1920年イギリスのサリー州生まれ。ウェリントン・カレッジを卒業後、ロンドンの王立音楽院で作曲を学ぶが、第2次大戦勃発のため1年間だけ学んだのち、従軍し西部戦線では戦車部隊で活躍、ノルマンディー侵攻作戦に参加し、激しい戦闘を体験する。戦後は王立音楽院に再入学し、学位取得後は大学講師の資格を得、5年間室内楽や交響曲の作曲を指導する。
また、クラシックの作曲も多数手がけており、「木管六重奏曲」や「トランペットとストリングスのためのコンチェルト」などは傑作として好評である。
映画音楽のデビューは1950年、第2次大戦従軍中に知り合った監督・プロデューサーのロイ・ボウルティングのすすめで、緊迫の政治サスペンス「戦慄の七日間」を担当。以降、犯罪サスペンス「波止場の弾痕」やキャロル・リード監督のスパイ・スリラー「二つの世界の男」などのサスペンスものや、「赤いベレー」、「生き残った二人」などの戦争映画を主に担当し、映画音楽作曲家としての地歩を固めていく。

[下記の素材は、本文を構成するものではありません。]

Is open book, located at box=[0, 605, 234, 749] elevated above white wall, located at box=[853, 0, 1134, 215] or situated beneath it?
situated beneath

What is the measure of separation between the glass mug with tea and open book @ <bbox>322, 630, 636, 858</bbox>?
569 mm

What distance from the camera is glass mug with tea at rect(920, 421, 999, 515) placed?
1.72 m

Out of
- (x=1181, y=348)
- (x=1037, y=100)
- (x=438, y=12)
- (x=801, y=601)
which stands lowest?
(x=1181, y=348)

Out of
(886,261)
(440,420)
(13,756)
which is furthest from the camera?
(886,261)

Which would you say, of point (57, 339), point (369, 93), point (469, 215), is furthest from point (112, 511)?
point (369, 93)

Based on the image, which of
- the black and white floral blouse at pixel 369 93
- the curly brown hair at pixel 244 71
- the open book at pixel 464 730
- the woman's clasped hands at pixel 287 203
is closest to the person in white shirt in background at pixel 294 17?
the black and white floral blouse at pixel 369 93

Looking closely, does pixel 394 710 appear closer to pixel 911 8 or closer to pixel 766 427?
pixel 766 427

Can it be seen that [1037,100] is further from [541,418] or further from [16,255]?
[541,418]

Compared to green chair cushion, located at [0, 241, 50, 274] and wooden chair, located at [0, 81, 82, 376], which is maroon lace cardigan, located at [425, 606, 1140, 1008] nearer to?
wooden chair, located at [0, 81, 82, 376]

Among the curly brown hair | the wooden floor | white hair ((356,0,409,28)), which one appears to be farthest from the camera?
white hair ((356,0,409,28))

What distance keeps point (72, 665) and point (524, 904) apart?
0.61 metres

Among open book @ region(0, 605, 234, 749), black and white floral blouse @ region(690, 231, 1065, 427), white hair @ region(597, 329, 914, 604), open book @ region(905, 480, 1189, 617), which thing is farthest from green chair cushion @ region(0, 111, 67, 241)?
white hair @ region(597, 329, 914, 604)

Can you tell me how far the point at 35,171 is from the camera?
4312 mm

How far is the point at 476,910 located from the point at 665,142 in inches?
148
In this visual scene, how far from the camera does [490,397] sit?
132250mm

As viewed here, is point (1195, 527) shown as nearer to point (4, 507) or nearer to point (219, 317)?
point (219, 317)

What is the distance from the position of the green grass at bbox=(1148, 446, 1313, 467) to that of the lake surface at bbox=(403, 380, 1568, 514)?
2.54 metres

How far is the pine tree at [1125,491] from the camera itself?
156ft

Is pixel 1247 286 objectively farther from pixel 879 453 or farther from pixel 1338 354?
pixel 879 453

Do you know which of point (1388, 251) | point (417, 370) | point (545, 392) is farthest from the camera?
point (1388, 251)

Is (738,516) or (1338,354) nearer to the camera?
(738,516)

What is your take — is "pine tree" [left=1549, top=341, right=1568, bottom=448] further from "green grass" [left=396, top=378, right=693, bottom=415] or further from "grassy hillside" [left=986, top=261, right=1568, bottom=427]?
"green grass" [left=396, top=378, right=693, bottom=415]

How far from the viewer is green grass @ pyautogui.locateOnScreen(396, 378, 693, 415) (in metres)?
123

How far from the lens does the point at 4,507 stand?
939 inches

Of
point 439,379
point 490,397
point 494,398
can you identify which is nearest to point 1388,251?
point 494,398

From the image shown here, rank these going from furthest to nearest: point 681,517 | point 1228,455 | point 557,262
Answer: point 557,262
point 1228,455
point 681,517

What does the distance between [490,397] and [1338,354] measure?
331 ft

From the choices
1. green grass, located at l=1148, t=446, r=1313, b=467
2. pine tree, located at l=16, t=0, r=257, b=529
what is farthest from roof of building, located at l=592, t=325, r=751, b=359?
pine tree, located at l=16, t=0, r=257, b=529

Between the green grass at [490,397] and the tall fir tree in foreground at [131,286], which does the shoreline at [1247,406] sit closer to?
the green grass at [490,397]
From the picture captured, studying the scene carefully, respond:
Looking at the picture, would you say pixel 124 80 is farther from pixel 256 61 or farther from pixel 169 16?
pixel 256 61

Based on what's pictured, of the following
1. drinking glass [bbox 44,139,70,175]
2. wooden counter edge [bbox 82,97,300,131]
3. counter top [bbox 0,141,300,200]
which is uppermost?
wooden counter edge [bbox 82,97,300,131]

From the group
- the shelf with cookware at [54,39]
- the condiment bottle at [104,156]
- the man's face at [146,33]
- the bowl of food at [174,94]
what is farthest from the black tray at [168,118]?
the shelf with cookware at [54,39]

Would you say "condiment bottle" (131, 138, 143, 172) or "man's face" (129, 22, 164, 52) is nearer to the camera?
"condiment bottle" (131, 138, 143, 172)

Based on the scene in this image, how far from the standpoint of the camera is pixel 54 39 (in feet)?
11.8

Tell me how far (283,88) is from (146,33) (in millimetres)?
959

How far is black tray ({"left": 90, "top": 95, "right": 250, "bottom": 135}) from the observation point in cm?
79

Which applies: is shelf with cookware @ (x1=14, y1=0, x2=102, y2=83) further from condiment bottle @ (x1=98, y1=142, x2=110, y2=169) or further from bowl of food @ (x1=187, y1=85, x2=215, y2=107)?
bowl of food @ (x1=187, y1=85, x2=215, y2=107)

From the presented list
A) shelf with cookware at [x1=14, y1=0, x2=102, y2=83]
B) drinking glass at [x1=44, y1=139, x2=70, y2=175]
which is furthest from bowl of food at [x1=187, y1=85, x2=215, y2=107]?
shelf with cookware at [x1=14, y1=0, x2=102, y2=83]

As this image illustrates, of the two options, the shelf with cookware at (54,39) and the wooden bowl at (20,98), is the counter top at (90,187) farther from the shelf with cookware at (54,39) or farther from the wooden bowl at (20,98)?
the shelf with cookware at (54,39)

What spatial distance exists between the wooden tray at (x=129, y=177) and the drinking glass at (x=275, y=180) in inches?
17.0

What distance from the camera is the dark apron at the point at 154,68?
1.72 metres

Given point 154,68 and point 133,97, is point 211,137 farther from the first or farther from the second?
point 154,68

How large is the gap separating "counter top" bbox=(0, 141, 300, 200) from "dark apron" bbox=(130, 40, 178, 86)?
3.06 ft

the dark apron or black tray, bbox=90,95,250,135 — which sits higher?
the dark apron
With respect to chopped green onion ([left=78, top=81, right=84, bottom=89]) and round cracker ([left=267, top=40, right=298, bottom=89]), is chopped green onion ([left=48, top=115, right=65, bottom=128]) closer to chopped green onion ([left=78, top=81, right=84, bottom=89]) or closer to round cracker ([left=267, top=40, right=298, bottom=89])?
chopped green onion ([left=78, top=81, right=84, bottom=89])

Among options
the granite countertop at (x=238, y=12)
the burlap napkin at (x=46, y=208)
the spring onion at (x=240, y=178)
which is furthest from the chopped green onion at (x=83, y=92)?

さて、1950年代後半、イギリス映画の原点への復帰を謳ったフリー・シネマ運動から「新しい波」の作家たちが登場してきたが、彼らの中で最も活発に作品を発表していたのがトニー・リチャードスンであった。
1957年、リチャードスンが演出したジョン・オズボーン作の戯曲「The Entertainer」の音楽を担当したことから、アディスンとリチャードスンとのコラボレーションが始まる。ロンドンの貧民街でどん底の生活を送る女子高生を描いた「蜜の味」(1961年)、感化院の若者が権威に反抗する姿を描いた「長距離ランナーの孤独」(1962年)とコンビ作が続き、1963年の「トム・ジョーンズの華麗な冒険」は、権威主義に反抗しつつ、恋のアヴァンチュールを繰り広げる精力旺盛な主人公の大らかな生きざまをテンポよく描いた傑作として、リチャードスンは国際的な名声を獲得した。そして、重厚なクラシック音楽の殻から抜け出たかのように、軽快で生き生きしたポップ感覚あふれる管弦楽スコアを書いたアディスンは、米アカデミー作曲賞を受賞、サントラ盤も好調な売れ行きを示し、彼の名は一躍世界的に有名になった。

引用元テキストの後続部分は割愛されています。